1. Das Schreiben der Beklagten, mit dem sie dem Kläger erklärte, ihre Entlassungserklärung vom 15. 12. 2004 mit sofortiger Wirkung zurückzunehmen, wurde ihm gleichzeitig mit der neuerlichen Entlassungserklärung vom 20. 12. 2004 zugestellt. Dem Klagebegehren, das sich (nur) gegen die zweite Entlassungserklärung wendete, hielt die Beklagte entgegen, die zweite Entlassung sei - aus näher dargelegten Gründen - berechtigt und wirksam gewesen. Die erste Entlassung sei wieder zurückgenommen worden und „daher" nicht mehr verfahrensgegenständlich; es bleibe unbestritten, dass das Dienstverhältnis durch die zweite Entlassungserklärung beendet worden sei. Erst in der letzten Tagsatzung wandte die Beklagte weiters ein, das Klagebegehren sei auch deshalb unberechtigt, weil das Dienstverhältnis bereits im Zeitpunkt der zweiten Entlassungserklärung nicht mehr bestanden habe; die erste Entlassung sei nämlich rechtswirksam geworden, weil der Kläger keine Anfechtungsklage erhoben habe.

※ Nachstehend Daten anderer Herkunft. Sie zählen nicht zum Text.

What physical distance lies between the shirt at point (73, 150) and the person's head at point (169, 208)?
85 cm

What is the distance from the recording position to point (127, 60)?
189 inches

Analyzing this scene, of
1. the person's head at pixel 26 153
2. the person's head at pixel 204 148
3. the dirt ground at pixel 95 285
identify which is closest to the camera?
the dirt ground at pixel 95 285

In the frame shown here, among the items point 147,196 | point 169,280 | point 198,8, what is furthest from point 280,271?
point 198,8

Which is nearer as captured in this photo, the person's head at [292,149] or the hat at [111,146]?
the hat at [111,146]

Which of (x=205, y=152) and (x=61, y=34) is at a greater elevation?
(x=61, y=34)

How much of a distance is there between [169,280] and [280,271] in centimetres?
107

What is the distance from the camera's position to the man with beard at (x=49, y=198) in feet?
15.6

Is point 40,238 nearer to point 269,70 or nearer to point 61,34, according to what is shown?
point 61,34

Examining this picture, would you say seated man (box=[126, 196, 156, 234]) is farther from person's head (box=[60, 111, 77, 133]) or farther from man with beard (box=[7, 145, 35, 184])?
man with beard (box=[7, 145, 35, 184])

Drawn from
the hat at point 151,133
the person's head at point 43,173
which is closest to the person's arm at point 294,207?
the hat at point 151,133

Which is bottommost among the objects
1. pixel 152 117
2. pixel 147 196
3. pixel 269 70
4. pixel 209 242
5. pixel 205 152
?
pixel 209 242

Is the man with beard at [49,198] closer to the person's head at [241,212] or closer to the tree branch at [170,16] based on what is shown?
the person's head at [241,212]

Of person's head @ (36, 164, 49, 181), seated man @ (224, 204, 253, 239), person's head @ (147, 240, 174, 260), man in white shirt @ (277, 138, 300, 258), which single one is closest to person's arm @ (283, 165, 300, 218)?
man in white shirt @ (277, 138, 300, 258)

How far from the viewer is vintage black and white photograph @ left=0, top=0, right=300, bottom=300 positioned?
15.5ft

Das Berufungsgericht hielt dieser Einwendung unter anderem entgegen, sie widerspreche Treu und Glauben, weil die Beklagte bis zuletzt im erstinstanzlichen Verfahren die Ansicht vertreten habe, ihre erste Entlassungserklärung sei wirksam zurückgenommen worden. Dieser Auffassung ist beizutreten. Selbst wenn die Rechtsauffassung der Revisionswerberin zutreffen sollte, dass der Kläger sein Einverständnis mit einer Rücknahme der Entlassungserklärung nicht hinreichend deutlich erklärt hat, so konnte die Erklärung der Beklagten, ihre erste Entlassungserklärung „mit sofortiger Wirkung zurückzunehmen", vom Kläger jedenfalls dahin verstanden werden, dass sie sich auch in Zukunft nicht darauf berufen werde, diese (zurückgenommene) Entlassungserklärung habe eine Beendigung des Dienstverhältnisses herbeigeführt. Dieses (übereinstimmende) Verständnis der „Rücknahmeerklärung" ergibt sich nicht nur aus dem Verhalten des Klägers - der insbesondere eine Anfechtung der ersten Entlassungserklärung unterlassen hat -, sondern auch aus den Prozesserklärungen der Beklagten, die bis kurz vor Ende der mündlichen Streitverhandlung wiederholt erklärt hat, es gehe in diesem Verfahren allein um die Entlassung vom 20. 12. 2004. Auch wenn die Rücknahme der ersten Entlassungserklärung allenfalls unwirksam geblieben sein sollte, kann auf den zuletzt in sittenwidriger Weise erhobenen Einwand der Beklagten nicht Bedacht genommen werden, weil diese den Kläger, der stets zu erkennen gegeben hat, dass er das Dienstverhältnis fortsetzen will, geradezu dazu veranlasst hatte, der ersten Entlassungserklärung keine Beachtung mehr zu schenken. Ob im konkreten Fall bestimmte Einwendungen einer Prozesspartei gegen Treu und Glauben verstoßen bzw als sittenwidrig nicht zu beachten sind, kommt stets auf die Umstände des Einzelfalls an, sodass insoweit eine erhebliche Rechtsfrage im Sinne des § 502 Abs 1 ZPO nicht vorliegt. Wie bereits dargelegt, ist dem Berufungsgericht auch eine erhebliche Fehlbeurteilung, die zur Wahrung der Rechtssicherheit oder der Einzelfallgerechtigkeit aufgegriffen werden müsste, nicht vorzuwerfen.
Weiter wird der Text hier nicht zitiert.